Planting a community garden in Chino Hills is an idea that could take root if enough residents want one.

Bill Taylor, chairman of the parks and recreation commission, placed the matter on Wednesday’s agenda and received input from five residents who supported the idea.

Ricky Roras, who has lived in Chino Hills for 27 years, said a garden can provide a gathering place to know your neighbors and encourage healthy lifestyles. 

Partnerships can be formed with the school district, senior groups, and universities to provide instructional programs.

Angela Romero, who serves on the Healthy Hills Committee, suggested the grassy area near the Community Center on Peyton Drive as a potential location. She said gardens can provide stress relief for men and a place to hang out. 

Norma Corletto said her neighbor suggested a small garden in each neighborhood instead of one larger garden. She said Boy Scout troops can be asked to build raised beds. 

Community services director Jonathan Marshall said there are a number of ways to operate a garden and he has seen successes and failures depending on the rules that are put into place. 

He said residents are expressing interest in a variety of recreational programs including pickleball, a splash pad, gymnasiums, and aquatics. 

He said residents who want a community garden should fill out a survey that is being held in conjunction with the update of the parks, recreation and open space master plan on the city’s website.

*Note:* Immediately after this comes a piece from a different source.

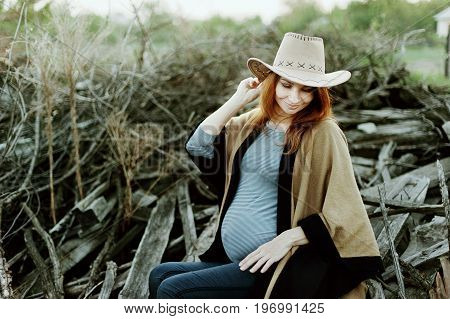 A pregnant woman expecting a baby in cowboy wear at sunset. Expecting Cowgirl. Pregnancy. A photo of a cute caucasian pregnant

Commissioner Greg Higgins agreed. 

“I personally have an interest in a community garden,” he said. “I would encourage anybody who has an interest to submit their comments because that is what I will listen to in terms of programs and facilities.”

Commissioner Pat Hamamoto said there are young people out there who don’t know that grapes grow on vines and lettuce grows out of the ground. 

He encouraged residents to fill out the survey and bring the community garden to the top of the list.